組織のスループットという視点
ある人の生産性が5倍になったとする。本人のアウトプットは確かに5倍だ。ではその組織のリリース頻度は5倍になっただろうか。事業成果は5倍になっただろうか。ほとんどの場合、答えはノーだ。
エリヤフ・ゴールドラットは「ザ・ゴール」で制約理論(TOC)を提唱した。工場の生産性を上げるには、全工程を一律に効率化するのではなく、ボトルネックとなっている工程を特定して集中的に改善しなければならない。ボトルネック以外をいくら高速化しても、全体のスループットは変わらない。仕掛品が溜まるだけだ。
AI活用においてまさに同じ現象が起きている。
シニアだけが速くなる構造
2026年時点の現実として、AIを使って劇的に生産性が上がっているのはシニア人材に偏っている。ハイスペックなエンジニアがClaude CodeやDevinを使いこなして、通常3ヶ月かかる開発を1ヶ月で仕上げるケースが実際にある。デザイナーも同じで、1つの案件に集中していたところが5つ並行で回せるようになった、という実感を語る人がいる。
一方でジュニア層はAIを使ってはいるものの、出力されたコードのレビュー品質が追いつかない。「AIが出してきたんで」と言って低品質なコードを提出してくる。これは特定の会社に限った話ではない。複数の開発組織で同じ現象が報告されている。
つまりAI活用能力とマネジメント能力は本質的に同じスキルセットであるために、経験の浅い人には恩恵が届きにくい。結果として、組織の中に「5倍速い人」と「変わらない人」が混在する。全体のスループットは、遅い方に引きずられる。これは典型的なボトルネック構造だ。
測るべき指標を間違えない
個人の生産性指標はわかりやすい。コード行数、デザイン画面数、調査レポートの本数。しかしこれらは組織の生産性を代理しない。マクナマラの誤謬が教えるように、測りやすい指標に頼ると本質を見失う。ベトナム戦争で敵の死者数を数え続けたマクナマラは、その数字が戦争の勝敗と何の関係もないことに最後まで気づけなかった。

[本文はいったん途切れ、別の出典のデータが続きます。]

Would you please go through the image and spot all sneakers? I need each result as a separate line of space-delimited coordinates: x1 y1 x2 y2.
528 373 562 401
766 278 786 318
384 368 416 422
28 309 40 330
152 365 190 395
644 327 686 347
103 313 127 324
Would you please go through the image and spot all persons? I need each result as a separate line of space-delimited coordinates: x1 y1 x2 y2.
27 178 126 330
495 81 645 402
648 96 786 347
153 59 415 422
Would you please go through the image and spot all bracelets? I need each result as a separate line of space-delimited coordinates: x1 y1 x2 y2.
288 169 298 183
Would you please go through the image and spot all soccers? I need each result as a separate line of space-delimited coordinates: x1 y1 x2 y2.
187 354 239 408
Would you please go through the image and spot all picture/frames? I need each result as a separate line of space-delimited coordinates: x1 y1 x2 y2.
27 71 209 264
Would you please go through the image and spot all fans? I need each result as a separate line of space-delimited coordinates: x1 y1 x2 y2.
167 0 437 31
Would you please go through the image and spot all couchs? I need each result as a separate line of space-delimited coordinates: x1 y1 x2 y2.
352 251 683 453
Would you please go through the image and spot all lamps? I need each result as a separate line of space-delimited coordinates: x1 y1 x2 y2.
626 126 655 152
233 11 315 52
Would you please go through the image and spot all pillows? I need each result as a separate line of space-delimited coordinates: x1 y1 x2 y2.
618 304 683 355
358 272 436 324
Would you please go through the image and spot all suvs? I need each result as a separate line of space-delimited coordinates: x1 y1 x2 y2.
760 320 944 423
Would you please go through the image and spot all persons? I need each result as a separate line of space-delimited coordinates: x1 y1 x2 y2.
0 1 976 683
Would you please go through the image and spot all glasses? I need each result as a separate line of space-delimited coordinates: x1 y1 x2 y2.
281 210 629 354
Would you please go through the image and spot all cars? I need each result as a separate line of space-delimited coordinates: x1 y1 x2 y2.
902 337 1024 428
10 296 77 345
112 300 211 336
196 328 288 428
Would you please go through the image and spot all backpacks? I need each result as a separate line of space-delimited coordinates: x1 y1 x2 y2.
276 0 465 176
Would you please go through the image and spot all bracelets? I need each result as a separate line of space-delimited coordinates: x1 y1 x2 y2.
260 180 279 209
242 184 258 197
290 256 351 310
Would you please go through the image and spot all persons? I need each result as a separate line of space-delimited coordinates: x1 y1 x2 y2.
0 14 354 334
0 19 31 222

会社としての生産性は最終的に事業成果で測られる。リリース頻度、売上への貢献、顧客獲得の速度。企画側がディープリサーチで調査が楽になったとして、それで良い企画の本数が増えたのか。「なるほど、理解が深まりました」で終わっていないか。分析業務が効率化されたとして、その知見が意思決定を変えたのか。
この問いを立てずにAI導入効果を語ると、「みんな使ってます」「便利になりました」で止まる。効率化の余剰リソースは放置すると不要な効率化に吸い込まれる以上、意図的に事業成果へ接続しなければ真の生産性向上にはならない。
ボトルネックを特定する
ではAI時代のボトルネックはどこか。答えはケースバイケースだが、典型的なパターンがある。
レビューと意思決定。AIでコードやクリエイティブの生産速度が上がっても、それを評価し承認するプロセスが従来のままならそこで詰まる。プルリクエストのレビュー待ち行列が伸び、企画の承認フローが変わらず、結局リリースまでの時間は大して短縮されない。生産側だけが速くなり、評価側が追いつかない。これが今もっとも起きやすいボトルネックだ。
もう一つは「何を作るか」の決定。プロジェクトには「仮説立案・合意フェーズ」と「仮説検証・評価フェーズ」があり、仮説立案が最も労力がかかるのだから、作る速度が上がっても何を作るべきかの判断が遅ければ意味がない。AIは情報を整理し、それらしい成功の道筋を描くことはできる。しかし整理された情報と実行可能な判断の間には距離がある。
組織設計として取り組む課題
制約理論の処方箋は明快だ。ボトルネックを特定し、その工程に合わせて他の工程のペースを調整し、ボトルネック自体を改善する。AI時代においてこれを実践するなら、まず「個人のアウトプットが増えた」ことと「事業が前に進んだ」ことを分離して把握する必要がある。
組織設計の適切性がプロダクト品質を直接左右するのだから、これは個人の効率化ではなく組織設計の問題として捉えるべきだ。AI活用を個人の武器として渡すだけでは足りない。評価プロセス、承認フロー、チーム構成、人材配置。これら組織の構造そのものがAI時代のスループットに合わせて更新される必要がある。
AI活用は「第1フェーズ: みんな使うようになった」をクリアした段階にある。次は「使っている」から「事業成果に繋がる」への転換だ。その鍵はツールの選定でも個人のスキルでもなく、アウトプットの階層性を理解し、活用することが効果的な仕事の進め方の基盤となるという視点で組織のスループットを直視することにある。